*About this task:*
Look below. Copy each line that has "their" in it.

Collected data
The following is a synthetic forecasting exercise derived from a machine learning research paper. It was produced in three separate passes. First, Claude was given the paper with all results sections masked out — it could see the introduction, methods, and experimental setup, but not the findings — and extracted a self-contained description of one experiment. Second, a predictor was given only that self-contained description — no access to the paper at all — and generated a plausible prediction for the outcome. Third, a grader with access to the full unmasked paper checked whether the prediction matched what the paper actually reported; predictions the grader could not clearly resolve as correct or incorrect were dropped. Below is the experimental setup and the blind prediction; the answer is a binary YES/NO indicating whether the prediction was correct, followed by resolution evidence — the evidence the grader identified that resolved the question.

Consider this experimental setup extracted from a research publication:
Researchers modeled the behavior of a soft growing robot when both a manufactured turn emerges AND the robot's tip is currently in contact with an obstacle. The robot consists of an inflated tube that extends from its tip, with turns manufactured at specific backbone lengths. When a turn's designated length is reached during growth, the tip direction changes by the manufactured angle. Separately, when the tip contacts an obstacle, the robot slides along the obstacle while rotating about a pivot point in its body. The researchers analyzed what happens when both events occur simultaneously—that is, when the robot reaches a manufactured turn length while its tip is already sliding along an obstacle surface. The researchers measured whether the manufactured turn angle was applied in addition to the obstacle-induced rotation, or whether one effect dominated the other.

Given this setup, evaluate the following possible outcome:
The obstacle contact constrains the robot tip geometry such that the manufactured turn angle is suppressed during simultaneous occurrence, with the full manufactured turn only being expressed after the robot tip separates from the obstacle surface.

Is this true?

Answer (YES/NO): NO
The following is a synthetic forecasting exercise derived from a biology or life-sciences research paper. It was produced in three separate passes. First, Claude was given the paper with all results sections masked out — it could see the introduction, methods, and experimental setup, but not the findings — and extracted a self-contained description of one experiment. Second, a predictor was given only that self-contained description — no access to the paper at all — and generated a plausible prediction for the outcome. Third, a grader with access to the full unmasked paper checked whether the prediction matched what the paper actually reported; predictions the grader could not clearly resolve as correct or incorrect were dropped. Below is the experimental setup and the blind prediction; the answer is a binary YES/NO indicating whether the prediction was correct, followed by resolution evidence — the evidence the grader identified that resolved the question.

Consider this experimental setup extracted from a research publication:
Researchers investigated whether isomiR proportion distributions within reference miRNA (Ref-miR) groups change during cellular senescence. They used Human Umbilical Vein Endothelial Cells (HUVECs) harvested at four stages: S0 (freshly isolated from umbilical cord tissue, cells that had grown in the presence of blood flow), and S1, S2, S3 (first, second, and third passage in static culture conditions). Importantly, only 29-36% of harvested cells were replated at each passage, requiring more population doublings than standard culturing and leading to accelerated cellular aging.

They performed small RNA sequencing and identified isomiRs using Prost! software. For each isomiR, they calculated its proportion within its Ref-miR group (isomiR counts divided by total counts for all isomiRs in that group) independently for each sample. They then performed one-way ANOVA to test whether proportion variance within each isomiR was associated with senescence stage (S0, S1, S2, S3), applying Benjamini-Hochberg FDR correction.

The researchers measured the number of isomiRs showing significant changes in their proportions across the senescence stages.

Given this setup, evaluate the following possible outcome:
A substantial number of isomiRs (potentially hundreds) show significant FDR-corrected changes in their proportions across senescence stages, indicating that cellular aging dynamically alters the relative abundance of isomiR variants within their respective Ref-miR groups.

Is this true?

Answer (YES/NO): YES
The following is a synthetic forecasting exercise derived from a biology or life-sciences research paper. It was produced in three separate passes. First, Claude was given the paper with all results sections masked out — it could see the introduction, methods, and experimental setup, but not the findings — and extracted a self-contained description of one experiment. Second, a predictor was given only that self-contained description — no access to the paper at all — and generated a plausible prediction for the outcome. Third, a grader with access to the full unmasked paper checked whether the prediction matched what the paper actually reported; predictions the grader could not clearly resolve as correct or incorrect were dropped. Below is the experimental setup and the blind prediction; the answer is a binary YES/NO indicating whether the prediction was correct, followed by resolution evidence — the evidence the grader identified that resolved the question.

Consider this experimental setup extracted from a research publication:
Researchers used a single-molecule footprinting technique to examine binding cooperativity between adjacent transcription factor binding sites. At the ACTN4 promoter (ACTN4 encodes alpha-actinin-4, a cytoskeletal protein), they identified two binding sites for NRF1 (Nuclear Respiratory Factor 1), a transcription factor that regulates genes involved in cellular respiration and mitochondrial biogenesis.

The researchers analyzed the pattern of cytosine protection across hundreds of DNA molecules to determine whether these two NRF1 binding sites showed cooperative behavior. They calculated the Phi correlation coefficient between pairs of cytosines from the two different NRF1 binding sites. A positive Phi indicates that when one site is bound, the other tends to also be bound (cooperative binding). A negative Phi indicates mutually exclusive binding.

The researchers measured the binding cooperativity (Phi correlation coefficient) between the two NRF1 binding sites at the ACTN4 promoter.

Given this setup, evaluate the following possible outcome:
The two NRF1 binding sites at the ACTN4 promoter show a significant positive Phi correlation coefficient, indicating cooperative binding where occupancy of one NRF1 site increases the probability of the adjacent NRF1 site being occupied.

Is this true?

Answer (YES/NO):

*Result of this exercise:*
The researchers measured the number of isomiRs showing significant changes in their proportions across the senescence stages.
A substantial number of isomiRs (potentially hundreds) show significant FDR-corrected changes in their proportions across senescence stages, indicating that cellular aging dynamically alters the relative abundance of isomiR variants within their respective Ref-miR groups.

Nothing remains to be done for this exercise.